* _Dataset records_
========

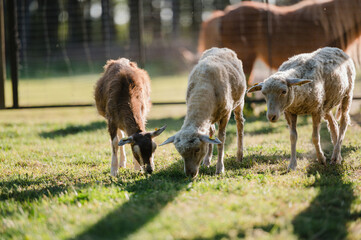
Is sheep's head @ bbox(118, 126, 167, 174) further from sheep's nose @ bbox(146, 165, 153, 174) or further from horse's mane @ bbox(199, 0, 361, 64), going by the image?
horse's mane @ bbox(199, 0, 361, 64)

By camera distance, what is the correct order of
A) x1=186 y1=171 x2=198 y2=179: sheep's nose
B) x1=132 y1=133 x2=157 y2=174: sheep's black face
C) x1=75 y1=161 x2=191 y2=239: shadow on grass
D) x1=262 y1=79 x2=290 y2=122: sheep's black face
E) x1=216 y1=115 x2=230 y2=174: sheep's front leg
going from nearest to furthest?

========

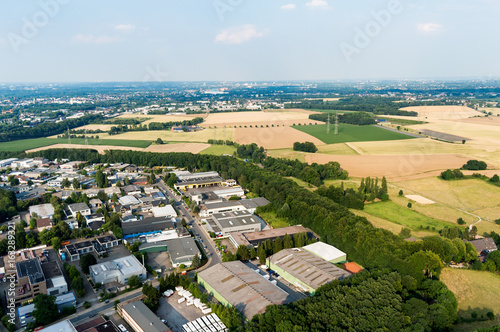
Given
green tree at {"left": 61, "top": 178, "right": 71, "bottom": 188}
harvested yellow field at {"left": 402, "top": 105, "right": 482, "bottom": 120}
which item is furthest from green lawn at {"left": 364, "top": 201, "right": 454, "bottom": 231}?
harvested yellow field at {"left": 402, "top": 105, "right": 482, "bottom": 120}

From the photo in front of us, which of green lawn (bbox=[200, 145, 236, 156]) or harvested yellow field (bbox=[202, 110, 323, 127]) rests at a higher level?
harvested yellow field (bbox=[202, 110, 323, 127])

========

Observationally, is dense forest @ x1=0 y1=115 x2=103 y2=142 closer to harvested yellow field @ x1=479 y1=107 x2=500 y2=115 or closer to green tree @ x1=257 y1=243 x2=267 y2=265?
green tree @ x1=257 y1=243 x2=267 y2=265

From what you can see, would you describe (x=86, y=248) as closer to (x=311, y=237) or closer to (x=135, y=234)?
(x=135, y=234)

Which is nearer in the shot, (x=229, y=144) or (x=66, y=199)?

========

* _Exercise aim_
Could you write out the items again from the line with "From what you" up to and including the line with "Which is nearer", substituting "frame" for "shot" and changing nothing else?

* _Result of this exercise_
From what you can see, would you describe (x=86, y=248) as closer to (x=311, y=237) or closer to (x=135, y=234)?
(x=135, y=234)

Which is nearer in the frame, (x=229, y=144) or (x=66, y=199)?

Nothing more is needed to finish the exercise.